Keep the wording of the records intact as you retype them, and omit every image.

Image-text web data
━━━━

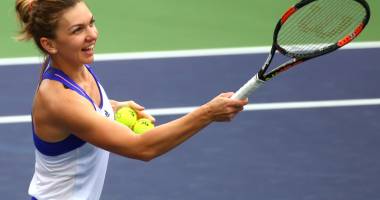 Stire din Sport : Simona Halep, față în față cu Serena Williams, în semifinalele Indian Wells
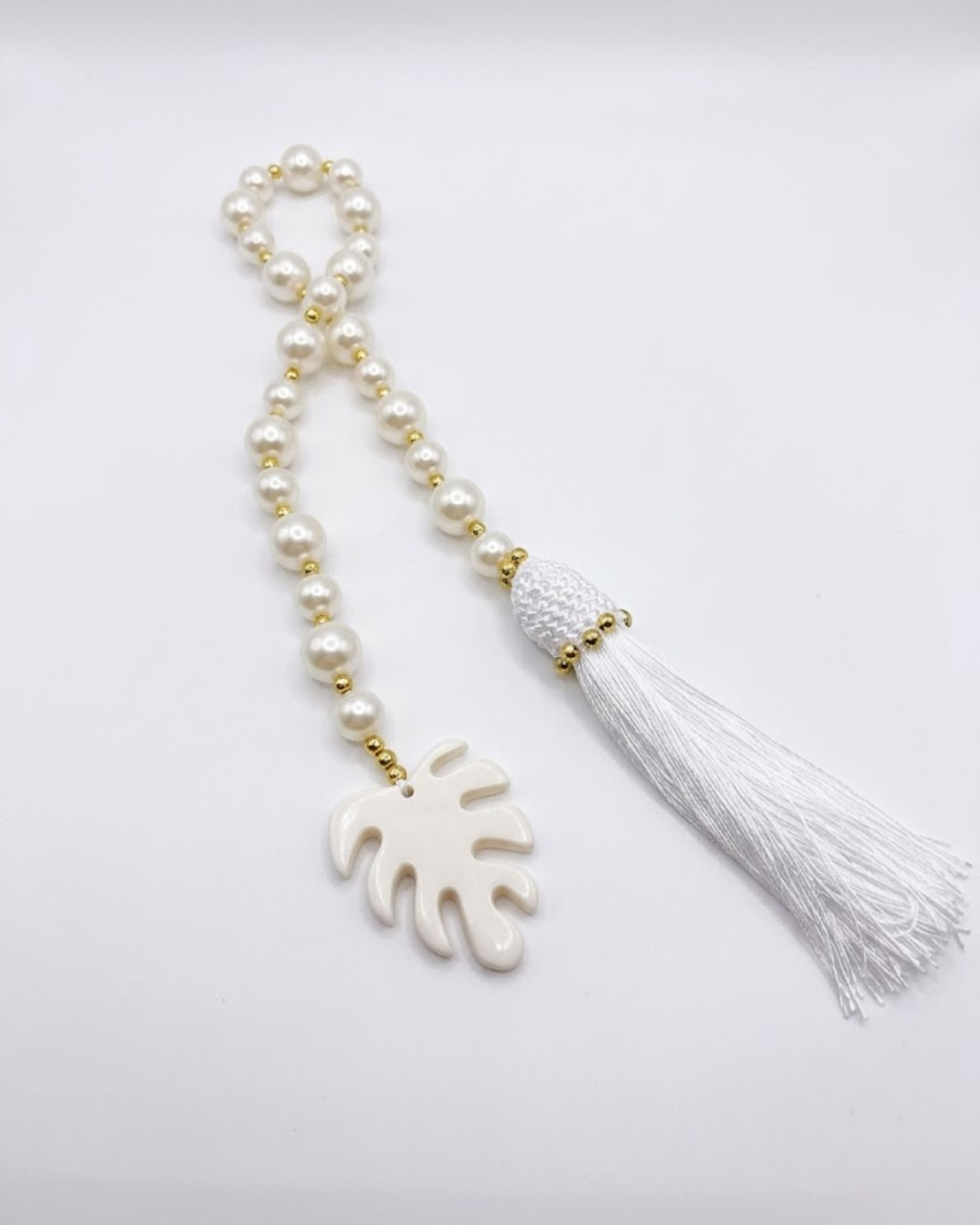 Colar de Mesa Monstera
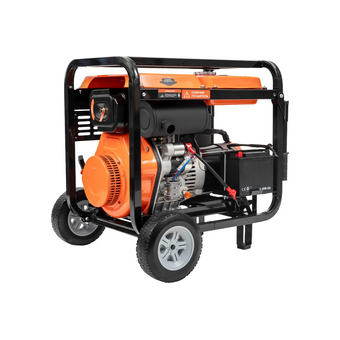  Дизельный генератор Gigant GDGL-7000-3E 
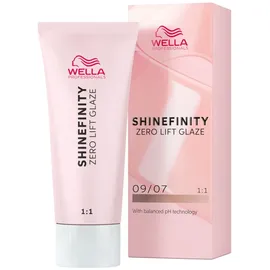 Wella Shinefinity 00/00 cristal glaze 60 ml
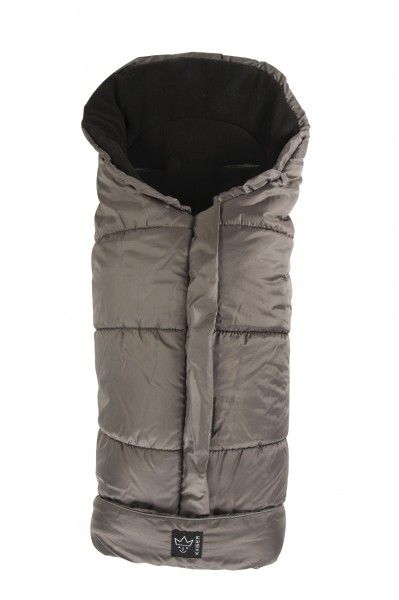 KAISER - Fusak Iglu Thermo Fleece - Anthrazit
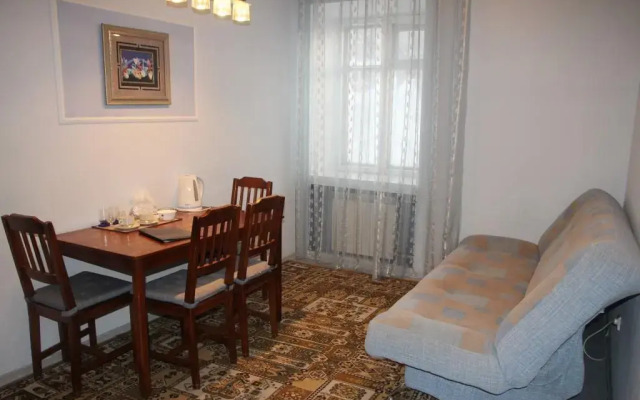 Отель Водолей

━━━━

Exercise response:
 Stire din Sport : Simona Halep, față în față cu Serena Williams, în semifinalele Indian Wells
 Colar de Mesa Monstera
  Дизельный генератор Gigant GDGL-7000-3E 
 Wella Shinefinity 00/00 cristal glaze 60 ml
 KAISER - Fusak Iglu Thermo Fleece - Anthrazit
 Отель Водолей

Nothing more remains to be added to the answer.